Antonio is a foil to the abusive, disgustingly fat, and sweaty mayor. This is shown clearly when the mayor blames the Shuar Indians for the death of the white hunter. The mayor’s cruelty, as well as his autonomy to do whatever he wants, is made clear through his accusations and violent acts toward the Shuar. Antonio exposes the mayor’s stupidity through logic as he determines the likely chain of events that led to the white man’s death. When the white man’s body is taken away, it has to be kept “whole” while the bodies of non-whites are emptied out, signifying the arrogance and ego of white culture.

Antonio straddles the white culture and the Indian culture, while the mayor embodies the greed and corruption that comes with colonization. Antonio’s ability to humiliate the mayor with something as simple as the truth shows how blind and stupid the mayor is, and therefore how blind and stupid colonialism is as well.

The friendship between Antonio and the dentist exists because they are similar.

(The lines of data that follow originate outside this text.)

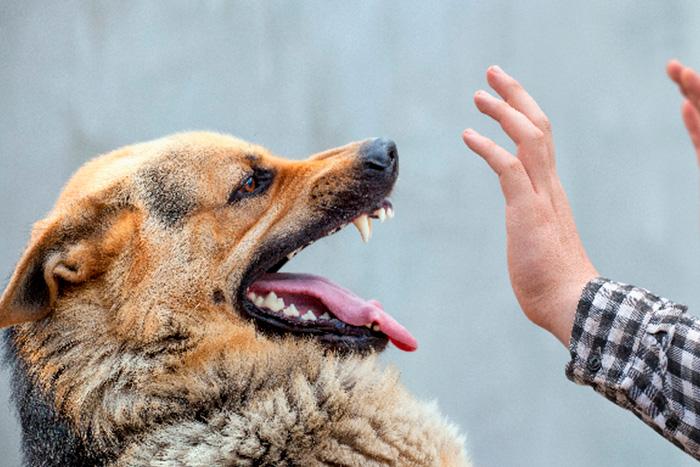 Cachorro Bravo 1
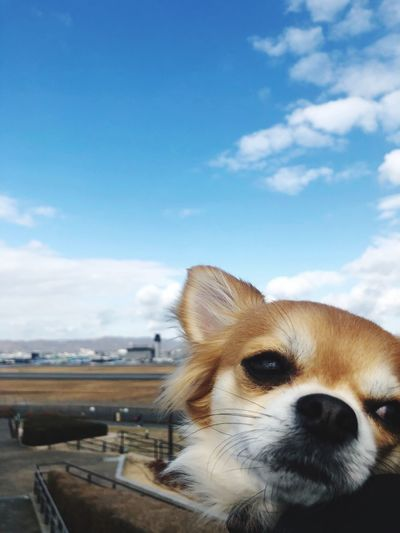 One Animal Dog Canine Mammal Animal Themes Domestic Sky Close-up Looking Animal Head  Vertebrate Animal Body Part Day Animal Domestic Animals Looking Away Pets Cloud - Sky No People Nature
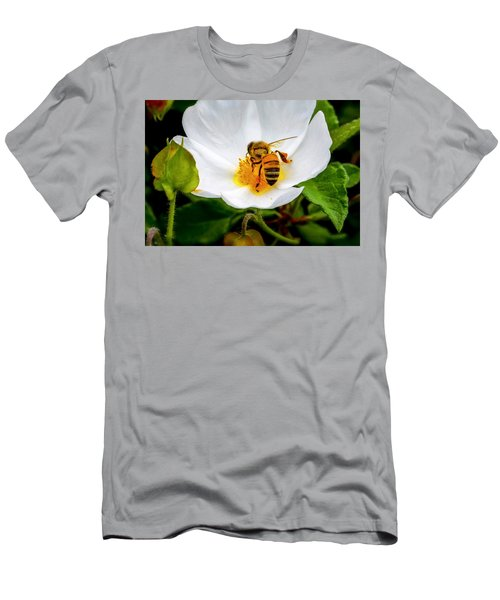 Vacaville Honey Bee Men's T-Shirt (Athletic Fit)
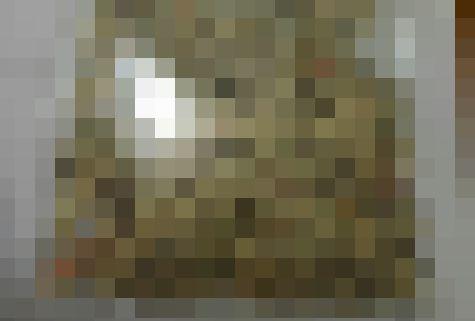 ママ 宝物 息子 シュレッダー お札 お金 造幣局 日本銀行 に関連した画像-01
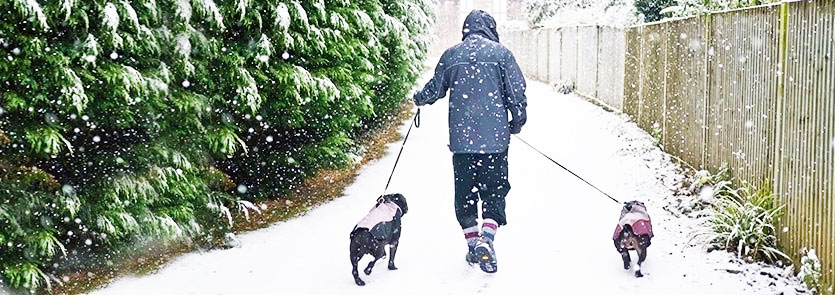 Adult walking two dogs in the snow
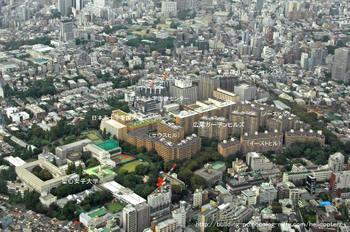 Tokyohiro09011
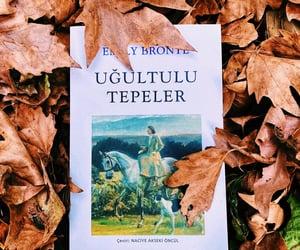 autumn, book, and Drake image
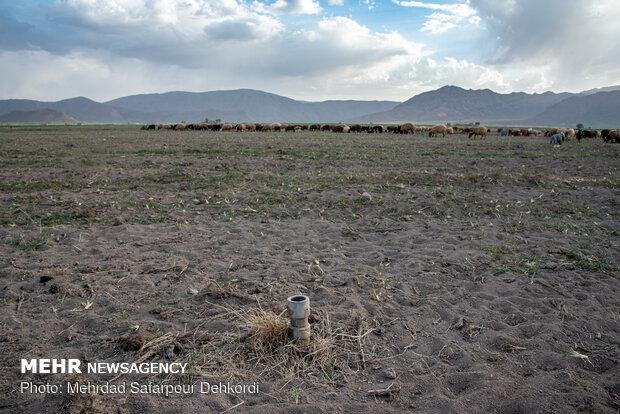 زمین های کشاورزی با آبیاری نوین و مکانیزه در فصل بهار تبدیل به چراگاه شده اند.
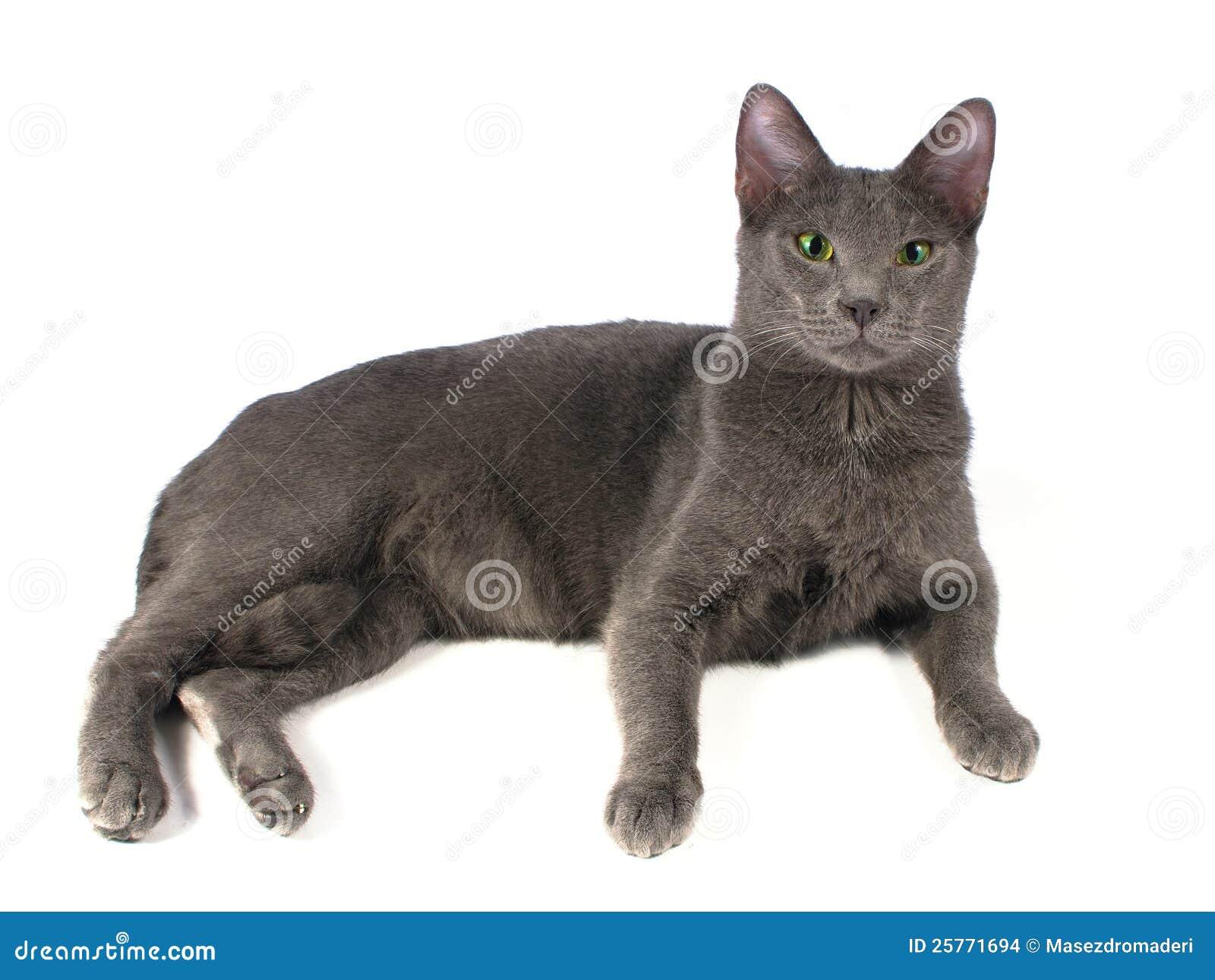 Russian Blue Cat Stock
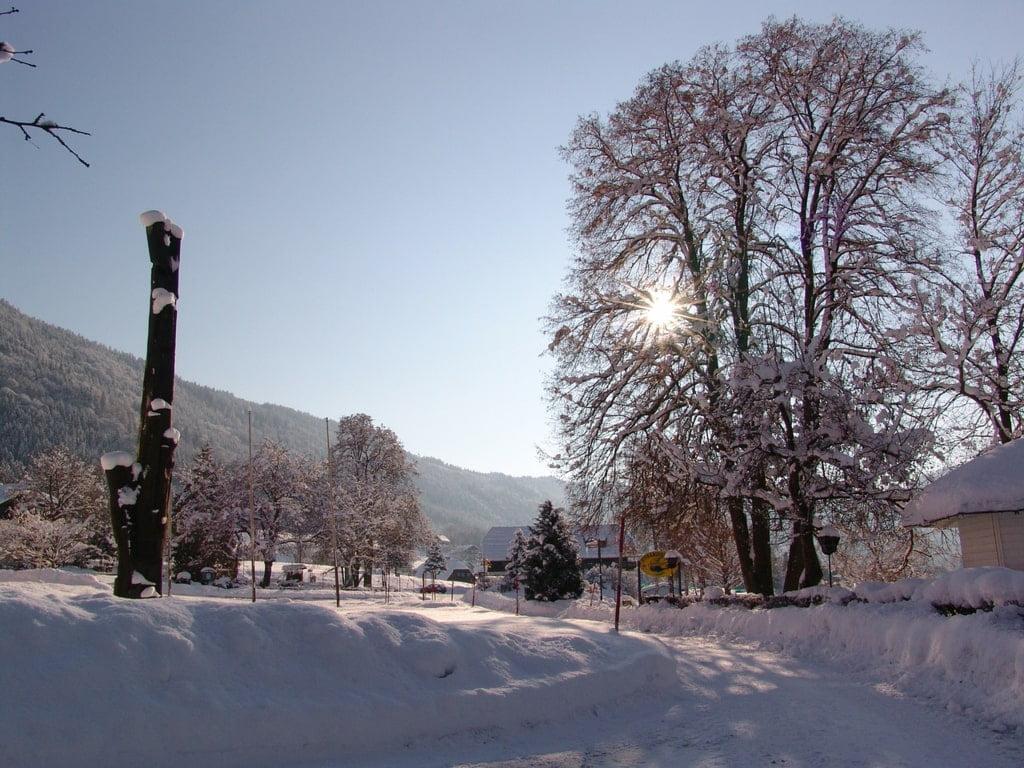 zaśnieżone drogi i drzewa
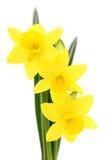 желтый цвет narcissus 3 Стоковое фото RF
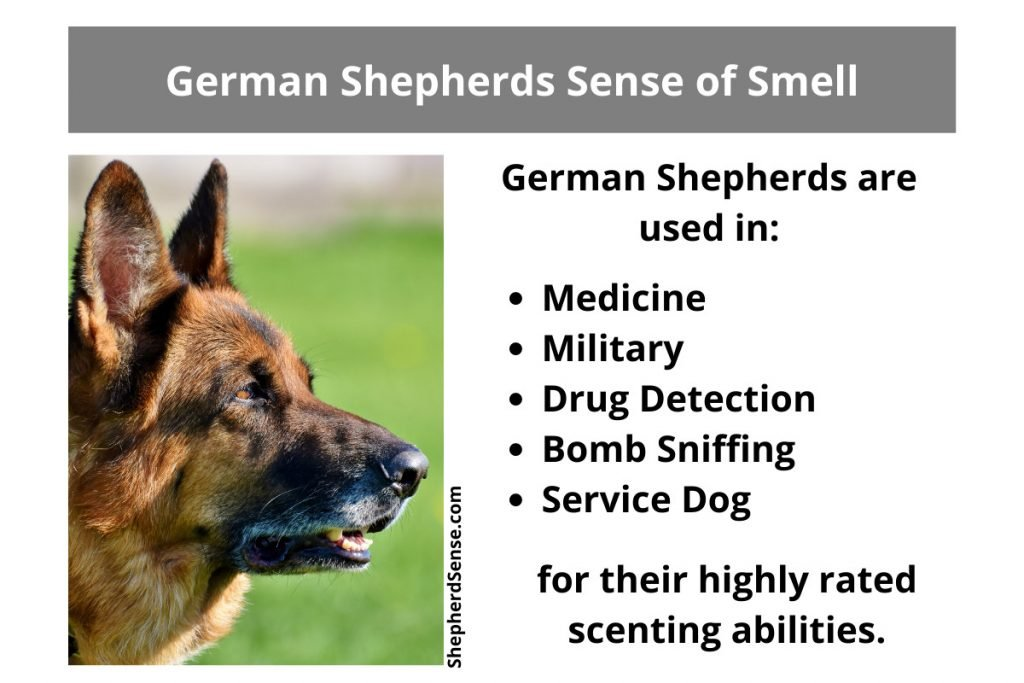 german shepherds and their sense of smell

Both come from the white culture, and both despise the rapid rise of gold prospectors, hunters, and road builders. Neither can truly be or understand what it is to be a native inhabitant of the Amazon jungle. They are both men who sympathize with the Shuar Indians and the plight of the Amazon, but are powerless to stop the destruction of the land and the Shuar way of life. The dentist typifies his black lover with racist descriptions, and the old man is held captive by sad love stories written by Westerners, so their personal lives both reflect misunderstandings about culture, loneliness, and a lack of meaningful relationships. As the fair-skinned, blonde-haired dead man nears the quay, the message is clear: No one, not even the powerful, benefits from white encroachment on native lands.